ЗАДАЧА A:
Ответьте на вопросы по отрывку ниже, каждый ответ с новой строки и с той же пометкой:
(i) Куда отец Артемий выбирается примерно раз в неделю и с какой целью?
(ii) Сколько детей у отца Артемия?
(iii) Что подарила дедушке самая старшая внучка?

ОТРЫВОК:
Для него есть белый хлеб, а есть – не белый, другой: ржаной, с отрубями или «Бородинский». Еще отцу Артемию всегда холодно. Даже жарким летом. Довольно часто он, ну раз в неделю точно, выбирается на Пискаревское кладбище, чтобы отслужить панихиду.
Где-то здесь (он это место помнит приблизительно) лежит его мама – 25-летняя молодая мама, здесь лежат тетя Шура с Иришкой и тетя Маша, здесь много, много народа лежит. Много детей – нераскрывшихся маленьких жизней..
У отца Артемия четверо детей, четверо внуков и три внучки.
Самая старшая внучка, Танечка, подарила дедушке стихотворение про блокадный Ленинград:
На Пискаревском в этот день – народу…
Рядами толпы взрослых и детей.
И все-таки усопших очень много,
Гораздо больше, чем живых людей.
Война закончилась… И это нам в наследство:
Кресты безмолвные – страна могил.

СОСТАВ ДАННЫХ:
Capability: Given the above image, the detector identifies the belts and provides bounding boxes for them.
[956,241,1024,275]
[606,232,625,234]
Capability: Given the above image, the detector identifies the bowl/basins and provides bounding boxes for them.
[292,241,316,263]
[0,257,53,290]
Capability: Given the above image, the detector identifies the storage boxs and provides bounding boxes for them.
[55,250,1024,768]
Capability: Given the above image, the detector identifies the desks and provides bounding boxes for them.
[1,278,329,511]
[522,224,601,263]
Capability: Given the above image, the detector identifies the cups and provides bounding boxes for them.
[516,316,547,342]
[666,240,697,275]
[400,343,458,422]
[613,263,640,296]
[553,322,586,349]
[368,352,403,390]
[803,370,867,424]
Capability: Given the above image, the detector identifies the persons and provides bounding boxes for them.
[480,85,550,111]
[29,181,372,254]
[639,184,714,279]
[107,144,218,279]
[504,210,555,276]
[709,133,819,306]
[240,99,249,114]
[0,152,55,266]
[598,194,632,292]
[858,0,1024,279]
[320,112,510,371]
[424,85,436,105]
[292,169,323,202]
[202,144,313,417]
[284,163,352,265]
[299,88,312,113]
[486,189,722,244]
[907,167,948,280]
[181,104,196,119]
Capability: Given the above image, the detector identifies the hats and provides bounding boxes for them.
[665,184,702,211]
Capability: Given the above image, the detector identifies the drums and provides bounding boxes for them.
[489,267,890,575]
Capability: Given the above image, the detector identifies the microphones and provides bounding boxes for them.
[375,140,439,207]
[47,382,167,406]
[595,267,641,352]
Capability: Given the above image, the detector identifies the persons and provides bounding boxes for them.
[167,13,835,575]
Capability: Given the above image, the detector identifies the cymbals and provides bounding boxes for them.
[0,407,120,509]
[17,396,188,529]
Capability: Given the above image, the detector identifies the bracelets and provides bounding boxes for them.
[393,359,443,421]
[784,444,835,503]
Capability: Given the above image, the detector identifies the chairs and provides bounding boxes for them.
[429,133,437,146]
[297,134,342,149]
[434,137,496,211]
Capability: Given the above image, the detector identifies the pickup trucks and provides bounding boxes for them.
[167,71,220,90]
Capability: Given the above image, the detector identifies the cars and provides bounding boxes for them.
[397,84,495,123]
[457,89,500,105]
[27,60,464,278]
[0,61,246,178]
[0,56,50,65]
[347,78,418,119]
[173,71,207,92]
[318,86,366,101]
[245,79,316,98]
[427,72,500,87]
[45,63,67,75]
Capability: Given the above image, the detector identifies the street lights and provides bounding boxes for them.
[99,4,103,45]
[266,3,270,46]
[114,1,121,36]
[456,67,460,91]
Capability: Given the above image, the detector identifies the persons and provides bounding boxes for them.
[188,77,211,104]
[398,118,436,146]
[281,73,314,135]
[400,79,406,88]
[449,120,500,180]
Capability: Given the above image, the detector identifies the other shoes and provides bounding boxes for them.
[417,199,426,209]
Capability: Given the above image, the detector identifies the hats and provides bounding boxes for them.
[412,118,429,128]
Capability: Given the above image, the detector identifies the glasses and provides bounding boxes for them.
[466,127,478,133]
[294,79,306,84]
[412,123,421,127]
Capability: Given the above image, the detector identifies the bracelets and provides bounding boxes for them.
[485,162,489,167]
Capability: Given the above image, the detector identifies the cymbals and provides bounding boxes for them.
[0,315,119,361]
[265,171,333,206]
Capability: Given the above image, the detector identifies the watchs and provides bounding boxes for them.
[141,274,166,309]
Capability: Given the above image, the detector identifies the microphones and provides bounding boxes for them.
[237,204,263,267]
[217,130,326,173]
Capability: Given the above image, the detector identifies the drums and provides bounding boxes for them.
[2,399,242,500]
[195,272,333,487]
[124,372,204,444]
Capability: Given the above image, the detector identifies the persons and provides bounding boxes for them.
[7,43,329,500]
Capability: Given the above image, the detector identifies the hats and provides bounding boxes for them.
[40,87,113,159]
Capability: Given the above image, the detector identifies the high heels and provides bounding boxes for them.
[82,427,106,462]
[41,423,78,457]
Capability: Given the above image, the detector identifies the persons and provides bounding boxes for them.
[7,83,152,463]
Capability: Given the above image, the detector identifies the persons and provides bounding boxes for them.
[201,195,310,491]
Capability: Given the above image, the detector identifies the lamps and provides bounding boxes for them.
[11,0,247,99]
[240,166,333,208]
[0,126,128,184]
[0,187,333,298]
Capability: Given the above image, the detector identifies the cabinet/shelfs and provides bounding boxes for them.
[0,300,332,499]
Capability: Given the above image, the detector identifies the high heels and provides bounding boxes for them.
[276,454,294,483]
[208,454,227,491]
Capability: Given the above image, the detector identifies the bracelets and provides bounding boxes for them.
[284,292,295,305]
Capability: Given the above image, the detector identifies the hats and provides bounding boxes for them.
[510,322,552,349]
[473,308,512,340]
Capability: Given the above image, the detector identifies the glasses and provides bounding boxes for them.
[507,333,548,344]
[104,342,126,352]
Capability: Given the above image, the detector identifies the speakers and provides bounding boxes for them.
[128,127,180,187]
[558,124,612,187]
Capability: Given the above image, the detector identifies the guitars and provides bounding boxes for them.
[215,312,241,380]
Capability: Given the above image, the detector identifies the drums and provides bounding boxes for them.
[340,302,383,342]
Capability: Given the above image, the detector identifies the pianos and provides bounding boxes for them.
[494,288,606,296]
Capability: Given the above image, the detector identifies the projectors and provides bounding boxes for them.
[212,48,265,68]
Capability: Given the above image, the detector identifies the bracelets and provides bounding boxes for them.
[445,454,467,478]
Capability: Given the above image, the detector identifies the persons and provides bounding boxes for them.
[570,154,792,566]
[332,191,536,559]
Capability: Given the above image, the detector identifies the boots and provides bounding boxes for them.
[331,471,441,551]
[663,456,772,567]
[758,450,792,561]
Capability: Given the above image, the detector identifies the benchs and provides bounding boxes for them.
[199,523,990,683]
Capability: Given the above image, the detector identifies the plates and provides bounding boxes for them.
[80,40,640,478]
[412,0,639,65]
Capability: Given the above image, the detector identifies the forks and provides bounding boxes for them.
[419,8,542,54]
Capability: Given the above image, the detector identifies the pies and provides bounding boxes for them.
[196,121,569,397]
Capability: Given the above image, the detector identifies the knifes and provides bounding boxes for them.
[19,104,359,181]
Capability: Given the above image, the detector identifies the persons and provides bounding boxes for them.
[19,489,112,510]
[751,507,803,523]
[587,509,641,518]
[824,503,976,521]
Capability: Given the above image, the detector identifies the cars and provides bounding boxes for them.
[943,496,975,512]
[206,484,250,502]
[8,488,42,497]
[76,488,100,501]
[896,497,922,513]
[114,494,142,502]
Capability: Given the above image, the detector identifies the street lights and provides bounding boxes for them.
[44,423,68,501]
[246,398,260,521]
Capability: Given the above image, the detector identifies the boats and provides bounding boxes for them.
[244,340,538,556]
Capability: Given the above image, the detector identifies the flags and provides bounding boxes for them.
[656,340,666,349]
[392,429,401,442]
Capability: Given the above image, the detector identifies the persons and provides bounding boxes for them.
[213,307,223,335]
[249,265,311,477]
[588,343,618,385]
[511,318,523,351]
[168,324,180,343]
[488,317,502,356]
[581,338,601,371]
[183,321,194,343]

ЗАДАЧА B:
Выведите заново только строки данных, начиная со строки, содержащей «lamps and provides bounding boxes for them.», и далее по строку, содержащую «[208,454,227,491]», включительно, и измените в них каждое число в координатах ограничивающих рамок, прибавив к нему −109. Остальные строки этого диапазона перепишите без изменений.

ПОЛНЫЙ ОТВЕТ A:
(i) На Пискаревское кладбище, чтобы отслужить панихиду.
(ii) Четверо.
(iii) Стихотворение про блокадный Ленинград.

ПОЛНЫЙ ОТВЕТ B:
Capability: Given the above image, the detector identifies the lamps and provides bounding boxes for them.
[-98,-109,138,-10]
[131,57,224,99]
[-109,17,19,75]
[-109,78,224,189]
Capability: Given the above image, the detector identifies the cabinet/shelfs and provides bounding boxes for them.
[-109,191,223,390]
Capability: Given the above image, the detector identifies the high heels and provides bounding boxes for them.
[167,345,185,374]
[99,345,118,382]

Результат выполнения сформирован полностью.